» DOCUMENTO DE ORIGEM
+++
Contabilistas pedem maior flexibilidade para o comércio veneciano durante a pandemia

O presidente da Ascon, Ednilson Zotelle, garante que os Contabilistas estão unidos em favor dos empresários venecianos

 

A pandemia do Covid-19, iniciada oficialmente em março deste ano, provocou forte redução de consumo generalizado em lojas físicas e a categoria mais afetada foi a classe do comércio varejista, grande fonte geradora de emprego e renda, com a impossibilidade de abrir suas portas normalmente e fomentar a economia local, em virtude de proibições decretadas pela Secretaria de Estado da Saúde (Sesa), com a justificativa de que seria para evitar o avanço do contágio do novo coronavírus.

Para o presidente da Associação dos Contabilistas (Ascon), Ednilson Zotelle, os comerciantes foram fortemente afetados pela paralisação ou redução das atividades e muitos estão fechando seus estabelecimentos em definitivo, o que contribuirá para aumentar o índice de desemprego, além de reduzir os valores arrecadados pelos governos com impostos, o que também implicará na redução de investimentos em setores importantes como Saúde e Educação, por exemplo.
+++
» SEÇÃO DE DADOS
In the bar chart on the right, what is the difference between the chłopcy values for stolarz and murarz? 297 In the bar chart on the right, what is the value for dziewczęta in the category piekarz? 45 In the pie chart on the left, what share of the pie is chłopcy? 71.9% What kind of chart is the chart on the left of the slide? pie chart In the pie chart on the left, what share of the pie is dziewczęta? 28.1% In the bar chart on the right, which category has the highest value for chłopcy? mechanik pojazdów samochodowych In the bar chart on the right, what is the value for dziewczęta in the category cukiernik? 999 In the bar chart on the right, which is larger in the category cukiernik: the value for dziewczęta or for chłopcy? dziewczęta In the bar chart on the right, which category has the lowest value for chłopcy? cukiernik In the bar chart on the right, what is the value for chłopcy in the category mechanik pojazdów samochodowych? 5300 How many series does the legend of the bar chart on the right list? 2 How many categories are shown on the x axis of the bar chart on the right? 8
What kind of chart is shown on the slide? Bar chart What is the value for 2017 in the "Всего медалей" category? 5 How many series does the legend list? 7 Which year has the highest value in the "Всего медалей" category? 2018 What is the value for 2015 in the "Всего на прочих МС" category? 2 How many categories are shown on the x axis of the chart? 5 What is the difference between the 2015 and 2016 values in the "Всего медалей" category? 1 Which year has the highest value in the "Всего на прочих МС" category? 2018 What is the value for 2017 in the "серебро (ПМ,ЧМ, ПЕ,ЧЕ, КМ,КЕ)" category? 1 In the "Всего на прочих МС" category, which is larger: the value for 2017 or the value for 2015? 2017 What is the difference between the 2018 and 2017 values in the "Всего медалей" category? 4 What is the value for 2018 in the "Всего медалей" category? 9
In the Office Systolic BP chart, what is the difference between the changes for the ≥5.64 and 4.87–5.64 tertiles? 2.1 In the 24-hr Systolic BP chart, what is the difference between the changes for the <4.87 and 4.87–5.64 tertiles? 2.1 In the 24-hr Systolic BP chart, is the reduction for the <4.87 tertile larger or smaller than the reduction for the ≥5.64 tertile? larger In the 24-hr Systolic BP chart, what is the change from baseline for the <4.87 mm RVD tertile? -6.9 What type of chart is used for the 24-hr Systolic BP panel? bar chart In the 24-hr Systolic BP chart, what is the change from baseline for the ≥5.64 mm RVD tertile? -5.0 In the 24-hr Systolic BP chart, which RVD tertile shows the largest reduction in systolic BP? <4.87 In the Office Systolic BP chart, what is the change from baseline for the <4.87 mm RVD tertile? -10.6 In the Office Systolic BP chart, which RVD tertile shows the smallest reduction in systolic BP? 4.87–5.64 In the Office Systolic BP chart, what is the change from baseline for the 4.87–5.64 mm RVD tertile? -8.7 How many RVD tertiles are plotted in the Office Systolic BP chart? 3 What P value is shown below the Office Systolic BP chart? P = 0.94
+++
» INSTRUÇÃO DE TRABALHO 1
Por favor, diga se cada afirmação concorda com o texto sobre o comércio veneciano. Responda sim ou não e cite entre aspas as palavras do texto que decidem.
(a) A pandemia começou oficialmente em março.
(b) O comércio atacadista foi a categoria mais afetada.
(c) As proibições foram decretadas pela Secretaria de Estado da Saúde.
» INSTRUÇÃO DE TRABALHO 2
Responda com base no texto sobre o comércio veneciano:
(a) Quem preside a Associação dos Contabilistas?
(b) Que justificativa foi dada para as proibições?
(c) Que setores são citados como exemplos em que os investimentos poderão cair?
» INSTRUÇÃO DE TRABALHO 3
Dê continuidade ao texto sobre o comércio veneciano a partir da última frase apresentada.
O material não tem relação com o texto sobre o comércio veneciano.

» RESPOSTA FINAL 1
(a) Sim: "iniciada oficialmente em março deste ano".
(b) Não: "a categoria mais afetada foi a classe do comércio varejista".
(c) Sim: "em virtude de proibições decretadas pela Secretaria de Estado da Saúde (Sesa)".

» RESPOSTA FINAL 2
(a) Ednilson Zotelle.
(b) Evitar o avanço do contágio do novo coronavírus.
(c) Saúde e Educação.

» RESPOSTA FINAL 3
“Com as pessoas ficando mais em casa e muitas lojas físicas fechadas, cai, automaticamente, o consumo de itens, principalmente os não essenciais, o que agrava ainda mais o já alto desemprego. Nós, contabilistas, que acompanhamos o dia a dia das empresas de nossos clientes, estamos muito preocupados com as ações que estão sendo decretadas e que atingem em cheio o comércio. Os governos precisam ter consciência que o comércio varejista não é vetor de propagação do coronavírus, pois pesquisa realizada recentemente no município mostra que o índice de contaminação das pessoas que trabalham no comércio é muito pequeno, resultado do trabalho dos empresários e comerciários que fazem controle rigoroso no atendimento ao cliente”, enfatiza Ednilson Zotelle.

Outra preocupação do presidente da Ascon é com o volume de impostos e compromissos a serem honrados pelos empresários, mensalmente. “Com a grande queda das vendas e dificuldade de liberação de crédito nos bancos, como pagar em dia os funcionários, impostos, fornecedores, aluguel, água, telefone, entre outros, com horários reduzidos de funcionamento das empresas?”, questiona.